(DATA TO EXAMINE Opens)
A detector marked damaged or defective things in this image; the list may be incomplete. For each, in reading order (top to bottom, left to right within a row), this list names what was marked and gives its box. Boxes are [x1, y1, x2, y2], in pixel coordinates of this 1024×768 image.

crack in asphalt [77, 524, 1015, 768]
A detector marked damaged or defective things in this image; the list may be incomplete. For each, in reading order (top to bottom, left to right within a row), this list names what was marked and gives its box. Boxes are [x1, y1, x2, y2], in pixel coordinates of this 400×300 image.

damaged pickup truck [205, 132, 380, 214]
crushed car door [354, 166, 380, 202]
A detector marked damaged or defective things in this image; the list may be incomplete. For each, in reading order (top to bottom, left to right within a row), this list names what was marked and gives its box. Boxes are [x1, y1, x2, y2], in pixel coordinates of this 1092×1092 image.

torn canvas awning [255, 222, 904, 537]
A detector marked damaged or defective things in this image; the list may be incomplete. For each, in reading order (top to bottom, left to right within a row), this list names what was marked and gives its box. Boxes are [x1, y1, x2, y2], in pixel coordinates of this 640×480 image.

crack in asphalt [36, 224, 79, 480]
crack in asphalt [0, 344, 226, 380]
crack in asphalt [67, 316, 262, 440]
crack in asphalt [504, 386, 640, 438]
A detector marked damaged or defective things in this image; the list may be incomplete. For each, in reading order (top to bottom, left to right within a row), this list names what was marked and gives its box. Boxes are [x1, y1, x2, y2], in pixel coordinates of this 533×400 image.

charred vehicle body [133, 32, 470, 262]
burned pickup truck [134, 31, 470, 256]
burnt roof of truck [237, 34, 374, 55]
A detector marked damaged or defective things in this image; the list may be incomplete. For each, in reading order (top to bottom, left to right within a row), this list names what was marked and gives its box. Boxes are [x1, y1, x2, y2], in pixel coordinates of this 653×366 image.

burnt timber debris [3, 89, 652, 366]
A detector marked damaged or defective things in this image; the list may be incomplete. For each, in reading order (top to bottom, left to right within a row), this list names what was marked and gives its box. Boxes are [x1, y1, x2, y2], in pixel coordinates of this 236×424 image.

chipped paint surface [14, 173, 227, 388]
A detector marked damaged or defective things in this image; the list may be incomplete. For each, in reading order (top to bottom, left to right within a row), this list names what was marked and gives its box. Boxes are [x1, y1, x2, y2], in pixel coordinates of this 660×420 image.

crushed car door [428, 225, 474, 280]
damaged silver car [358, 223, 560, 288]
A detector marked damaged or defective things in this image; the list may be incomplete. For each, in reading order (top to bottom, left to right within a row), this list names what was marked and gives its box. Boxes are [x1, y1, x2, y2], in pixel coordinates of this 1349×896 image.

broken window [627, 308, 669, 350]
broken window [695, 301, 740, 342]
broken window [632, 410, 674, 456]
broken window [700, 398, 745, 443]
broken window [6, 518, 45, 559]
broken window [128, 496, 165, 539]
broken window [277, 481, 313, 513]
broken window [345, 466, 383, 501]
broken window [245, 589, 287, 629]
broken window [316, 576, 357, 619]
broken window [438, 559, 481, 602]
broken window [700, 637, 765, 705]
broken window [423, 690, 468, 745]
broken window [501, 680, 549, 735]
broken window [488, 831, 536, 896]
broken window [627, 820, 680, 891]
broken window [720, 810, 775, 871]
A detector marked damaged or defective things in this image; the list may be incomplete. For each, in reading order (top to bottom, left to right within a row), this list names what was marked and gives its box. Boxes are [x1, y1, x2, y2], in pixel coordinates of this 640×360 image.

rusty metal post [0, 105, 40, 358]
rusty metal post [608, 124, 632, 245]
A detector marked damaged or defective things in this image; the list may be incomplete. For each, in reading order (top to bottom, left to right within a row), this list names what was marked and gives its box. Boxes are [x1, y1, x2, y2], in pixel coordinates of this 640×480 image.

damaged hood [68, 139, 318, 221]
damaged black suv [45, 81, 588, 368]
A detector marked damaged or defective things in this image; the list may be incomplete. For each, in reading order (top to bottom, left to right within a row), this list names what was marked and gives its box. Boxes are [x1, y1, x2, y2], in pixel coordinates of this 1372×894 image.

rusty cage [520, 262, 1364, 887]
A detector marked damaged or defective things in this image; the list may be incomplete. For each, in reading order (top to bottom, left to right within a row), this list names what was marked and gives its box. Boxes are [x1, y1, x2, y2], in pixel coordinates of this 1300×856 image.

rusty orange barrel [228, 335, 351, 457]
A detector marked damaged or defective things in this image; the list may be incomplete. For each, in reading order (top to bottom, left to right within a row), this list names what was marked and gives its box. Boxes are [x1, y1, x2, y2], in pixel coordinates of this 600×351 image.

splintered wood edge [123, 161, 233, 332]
(DATA TO EXAMINE Closes)
# THE PROBLEM:
Restate each line of the records above without any deviation.

# SOLUTION FOR THIS EXERCISE:
A detector marked damaged or defective things in this image; the list may be incomplete. For each, in reading order (top to bottom, left to right within a row), this list names what was marked and gives its box. Boxes are [x1, y1, x2, y2], in pixel coordinates of this 1024×768 image.

crack in asphalt [77, 524, 1015, 768]
A detector marked damaged or defective things in this image; the list may be incomplete. For each, in reading order (top to bottom, left to right within a row), this list names what was marked and gives its box. Boxes are [x1, y1, x2, y2], in pixel coordinates of this 400×300 image.

damaged pickup truck [205, 132, 380, 214]
crushed car door [354, 166, 380, 202]
A detector marked damaged or defective things in this image; the list may be incomplete. For each, in reading order (top to bottom, left to right within a row), this list names what was marked and gives its box. Boxes are [x1, y1, x2, y2], in pixel coordinates of this 1092×1092 image.

torn canvas awning [255, 222, 904, 537]
A detector marked damaged or defective things in this image; the list may be incomplete. For each, in reading order (top to bottom, left to right within a row), this list names what was marked and gives its box. Boxes are [x1, y1, x2, y2], in pixel coordinates of this 640×480 image.

crack in asphalt [36, 224, 79, 480]
crack in asphalt [0, 344, 226, 380]
crack in asphalt [67, 316, 262, 440]
crack in asphalt [504, 386, 640, 438]
A detector marked damaged or defective things in this image; the list may be incomplete. For each, in reading order (top to bottom, left to right within a row), this list names what was marked and gives its box. Boxes are [x1, y1, x2, y2], in pixel coordinates of this 533×400 image.

charred vehicle body [133, 32, 470, 262]
burned pickup truck [134, 31, 470, 256]
burnt roof of truck [237, 34, 374, 55]
A detector marked damaged or defective things in this image; the list may be incomplete. For each, in reading order (top to bottom, left to right within a row), this list names what was marked and gives its box. Boxes are [x1, y1, x2, y2], in pixel coordinates of this 653×366 image.

burnt timber debris [3, 89, 652, 366]
A detector marked damaged or defective things in this image; the list may be incomplete. For each, in reading order (top to bottom, left to right within a row), this list names what was marked and gives its box. Boxes are [x1, y1, x2, y2], in pixel coordinates of this 236×424 image.

chipped paint surface [14, 173, 227, 388]
A detector marked damaged or defective things in this image; the list may be incomplete. For each, in reading order (top to bottom, left to right within a row), this list names what was marked and gives its box. Boxes are [x1, y1, x2, y2], in pixel coordinates of this 660×420 image.

crushed car door [428, 225, 474, 280]
damaged silver car [358, 223, 560, 288]
A detector marked damaged or defective things in this image; the list may be incomplete. For each, in reading order (top to bottom, left to right within a row), this list names what was marked and gives its box. Boxes are [x1, y1, x2, y2], in pixel coordinates of this 1349×896 image.

broken window [627, 308, 669, 350]
broken window [695, 301, 740, 342]
broken window [632, 410, 674, 456]
broken window [700, 398, 745, 443]
broken window [6, 518, 45, 559]
broken window [128, 496, 165, 539]
broken window [277, 481, 313, 513]
broken window [345, 466, 383, 501]
broken window [245, 589, 287, 629]
broken window [316, 576, 357, 619]
broken window [438, 559, 481, 602]
broken window [700, 637, 765, 705]
broken window [423, 690, 468, 745]
broken window [501, 680, 549, 735]
broken window [488, 831, 536, 896]
broken window [627, 820, 680, 891]
broken window [720, 810, 775, 871]
A detector marked damaged or defective things in this image; the list may be incomplete. For each, in reading order (top to bottom, left to right within a row), this list names what was marked and gives its box. Boxes are [x1, y1, x2, y2], in pixel coordinates of this 640×360 image.

rusty metal post [0, 105, 40, 358]
rusty metal post [608, 124, 632, 245]
A detector marked damaged or defective things in this image; the list may be incomplete. For each, in reading order (top to bottom, left to right within a row), this list names what was marked and gives its box. Boxes are [x1, y1, x2, y2], in pixel coordinates of this 640×480 image.

damaged hood [68, 139, 318, 221]
damaged black suv [45, 81, 588, 368]
A detector marked damaged or defective things in this image; the list may be incomplete. For each, in reading order (top to bottom, left to right within a row), this list names what was marked and gives its box. Boxes are [x1, y1, x2, y2], in pixel coordinates of this 1372×894 image.

rusty cage [520, 262, 1364, 887]
A detector marked damaged or defective things in this image; the list may be incomplete. For each, in reading order (top to bottom, left to right within a row), this list names what was marked and gives its box. Boxes are [x1, y1, x2, y2], in pixel coordinates of this 1300×856 image.

rusty orange barrel [228, 335, 351, 457]
A detector marked damaged or defective things in this image; the list may be incomplete. For each, in reading order (top to bottom, left to right within a row), this list names what was marked and gives its box. Boxes are [x1, y1, x2, y2], in pixel coordinates of this 600×351 image.

splintered wood edge [123, 161, 233, 332]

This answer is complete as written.